Karmali has combined digital photography and portraiture with paper making, allowing him to deal directly with material and craft concepts around process and the abstraction of presentation to discuss nationality, authenticity, documentation and borders. Elsewhere, he uses silk fibres as a way to represent the body, seeking to express the effects of inflicted violence. In various constructions, tension is created between the delicacy of silk with the aggression of steel sheets and metal bolts.
Karmali holds a Master's in Photography from the School of Visual Arts, New York. He was awarded a Pollock-Krasner Foundation Grant and a Lower East Side Printshop Keyholder Residency. He was an artist in residence at The Watermill Center and Montello Foundation, Triangle Arts Association, Pioneer Works, Trestle Gallery, the MacDowell Colony, and BRIC.
His solo exhibitions include Eternal Rent at Management Gallery, New York (2024), and Bound Between Cliffs at Circle Art Gallery (2022). Notable group exhibitions include Water Scarcity: Perpetual Thirst at Wave Hill, New York (2022); Fictions at Circle Art Gallery (2022); Omniscient: Queer Documentation in an Image Culture at the Leslie-Lohman Museum of Art, New York (2021); Heimaten at the Museum für Kunst und Gewerbe, Hamburg (2021); Second Careers at the Cleveland Museum of Art (2020); and Paper Borders at IPCNY, New York (2019).
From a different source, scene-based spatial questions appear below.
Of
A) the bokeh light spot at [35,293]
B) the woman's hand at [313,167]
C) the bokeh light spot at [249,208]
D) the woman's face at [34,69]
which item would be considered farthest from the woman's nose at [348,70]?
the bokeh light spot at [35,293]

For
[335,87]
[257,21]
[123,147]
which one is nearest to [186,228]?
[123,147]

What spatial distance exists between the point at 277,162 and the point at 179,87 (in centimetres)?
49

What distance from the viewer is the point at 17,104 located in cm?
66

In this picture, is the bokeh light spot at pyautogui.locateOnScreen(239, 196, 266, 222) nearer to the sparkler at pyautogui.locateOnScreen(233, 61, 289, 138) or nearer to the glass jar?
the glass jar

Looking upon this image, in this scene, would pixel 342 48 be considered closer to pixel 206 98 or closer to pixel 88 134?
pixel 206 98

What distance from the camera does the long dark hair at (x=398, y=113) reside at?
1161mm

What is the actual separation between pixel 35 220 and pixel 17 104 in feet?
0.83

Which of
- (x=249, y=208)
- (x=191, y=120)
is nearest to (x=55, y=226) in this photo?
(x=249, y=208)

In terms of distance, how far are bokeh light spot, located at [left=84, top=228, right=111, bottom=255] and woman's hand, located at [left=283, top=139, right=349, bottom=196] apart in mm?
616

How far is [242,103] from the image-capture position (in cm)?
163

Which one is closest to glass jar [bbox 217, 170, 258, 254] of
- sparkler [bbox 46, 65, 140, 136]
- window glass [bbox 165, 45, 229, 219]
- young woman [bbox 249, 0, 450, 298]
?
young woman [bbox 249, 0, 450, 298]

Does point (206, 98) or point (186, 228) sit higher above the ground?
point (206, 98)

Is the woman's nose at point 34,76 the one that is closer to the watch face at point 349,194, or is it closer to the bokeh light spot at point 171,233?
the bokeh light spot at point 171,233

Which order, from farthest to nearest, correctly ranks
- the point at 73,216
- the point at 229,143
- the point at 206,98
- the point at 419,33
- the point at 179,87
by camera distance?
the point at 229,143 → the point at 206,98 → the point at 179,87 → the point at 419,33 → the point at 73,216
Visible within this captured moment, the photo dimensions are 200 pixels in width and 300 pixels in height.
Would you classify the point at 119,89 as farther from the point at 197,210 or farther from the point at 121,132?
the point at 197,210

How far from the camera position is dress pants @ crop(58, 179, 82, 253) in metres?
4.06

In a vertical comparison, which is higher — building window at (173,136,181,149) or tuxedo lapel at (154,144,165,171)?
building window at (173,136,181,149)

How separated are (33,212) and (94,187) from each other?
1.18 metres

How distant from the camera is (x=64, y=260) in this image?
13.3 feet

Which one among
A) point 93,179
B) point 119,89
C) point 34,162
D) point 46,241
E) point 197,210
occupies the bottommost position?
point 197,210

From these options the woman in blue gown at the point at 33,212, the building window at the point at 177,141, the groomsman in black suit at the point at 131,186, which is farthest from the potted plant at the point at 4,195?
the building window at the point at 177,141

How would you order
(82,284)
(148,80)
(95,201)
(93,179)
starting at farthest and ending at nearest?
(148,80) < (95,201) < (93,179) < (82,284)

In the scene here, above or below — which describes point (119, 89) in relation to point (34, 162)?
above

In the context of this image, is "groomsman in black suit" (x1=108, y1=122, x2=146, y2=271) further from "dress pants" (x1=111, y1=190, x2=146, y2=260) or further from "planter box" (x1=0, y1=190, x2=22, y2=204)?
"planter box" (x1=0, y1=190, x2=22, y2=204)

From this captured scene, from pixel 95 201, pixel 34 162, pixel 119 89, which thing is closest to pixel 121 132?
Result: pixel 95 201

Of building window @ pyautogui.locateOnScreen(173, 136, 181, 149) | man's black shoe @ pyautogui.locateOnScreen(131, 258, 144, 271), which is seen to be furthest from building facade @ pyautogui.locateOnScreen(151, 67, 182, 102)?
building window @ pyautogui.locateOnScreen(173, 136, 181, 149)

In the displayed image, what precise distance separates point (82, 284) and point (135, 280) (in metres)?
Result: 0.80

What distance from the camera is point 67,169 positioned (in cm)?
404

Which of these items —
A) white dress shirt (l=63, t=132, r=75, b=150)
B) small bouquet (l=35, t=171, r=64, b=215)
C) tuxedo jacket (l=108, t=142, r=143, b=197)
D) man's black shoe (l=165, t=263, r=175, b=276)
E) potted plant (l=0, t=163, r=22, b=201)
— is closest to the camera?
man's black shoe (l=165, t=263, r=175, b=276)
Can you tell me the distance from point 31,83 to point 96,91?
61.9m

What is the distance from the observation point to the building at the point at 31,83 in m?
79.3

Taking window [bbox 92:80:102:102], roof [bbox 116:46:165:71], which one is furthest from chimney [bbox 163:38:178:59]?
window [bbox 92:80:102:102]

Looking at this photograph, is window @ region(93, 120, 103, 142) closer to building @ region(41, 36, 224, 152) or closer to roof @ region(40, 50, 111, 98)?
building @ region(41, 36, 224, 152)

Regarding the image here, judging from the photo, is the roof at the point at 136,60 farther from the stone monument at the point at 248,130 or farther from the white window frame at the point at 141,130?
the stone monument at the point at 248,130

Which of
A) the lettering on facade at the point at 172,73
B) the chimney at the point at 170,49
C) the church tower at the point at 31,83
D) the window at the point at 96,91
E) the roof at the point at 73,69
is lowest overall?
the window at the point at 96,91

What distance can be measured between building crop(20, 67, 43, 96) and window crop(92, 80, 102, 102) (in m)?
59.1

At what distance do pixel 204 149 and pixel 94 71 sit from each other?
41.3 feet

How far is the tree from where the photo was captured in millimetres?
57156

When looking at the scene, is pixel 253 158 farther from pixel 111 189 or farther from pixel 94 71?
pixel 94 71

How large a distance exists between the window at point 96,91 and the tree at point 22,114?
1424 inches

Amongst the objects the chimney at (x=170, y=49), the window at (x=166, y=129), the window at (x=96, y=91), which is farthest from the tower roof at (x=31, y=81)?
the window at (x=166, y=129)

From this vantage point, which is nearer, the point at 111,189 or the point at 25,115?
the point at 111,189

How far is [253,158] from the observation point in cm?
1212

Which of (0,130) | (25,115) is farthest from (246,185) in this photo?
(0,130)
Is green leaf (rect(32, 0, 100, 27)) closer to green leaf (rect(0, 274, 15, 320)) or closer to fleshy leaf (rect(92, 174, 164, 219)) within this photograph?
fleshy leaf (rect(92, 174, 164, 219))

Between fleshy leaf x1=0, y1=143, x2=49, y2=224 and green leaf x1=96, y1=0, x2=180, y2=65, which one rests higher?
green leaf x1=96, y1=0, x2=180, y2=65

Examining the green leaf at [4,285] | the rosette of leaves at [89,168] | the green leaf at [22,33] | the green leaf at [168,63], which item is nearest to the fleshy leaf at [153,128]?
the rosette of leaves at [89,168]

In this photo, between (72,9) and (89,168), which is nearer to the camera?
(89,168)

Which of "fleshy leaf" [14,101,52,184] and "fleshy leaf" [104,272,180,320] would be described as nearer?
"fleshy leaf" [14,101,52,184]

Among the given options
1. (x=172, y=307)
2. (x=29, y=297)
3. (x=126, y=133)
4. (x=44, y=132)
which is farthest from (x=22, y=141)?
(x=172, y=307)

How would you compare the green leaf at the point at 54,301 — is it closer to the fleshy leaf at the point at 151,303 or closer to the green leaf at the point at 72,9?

He has participated in major art fairs including The Armory Show, New York, and the 1–54 Contemporary African Art Fair, London (2022). This was followed by the group exhibition Eastern Voices at Addis Fine Art, London (2023), and participation in the Dakar Biennale (2024). Residencies include Montello, Nevada (2021), and the Watermill Center, New York State (2020). In 2019, Karmali was commissioned to create new work for the inaugural Open Call at The Shed, New York. In 2022, his work Swallowing Soil (The Scream 2) was selected for display at The Rockefeller Foundation’s headquarters in New York following his participation in The Armory Show.
In 2025, he participated in Frieze New York and had his second solo exhibition, Hang Me Between Your Windows, at Circle Art Gallery.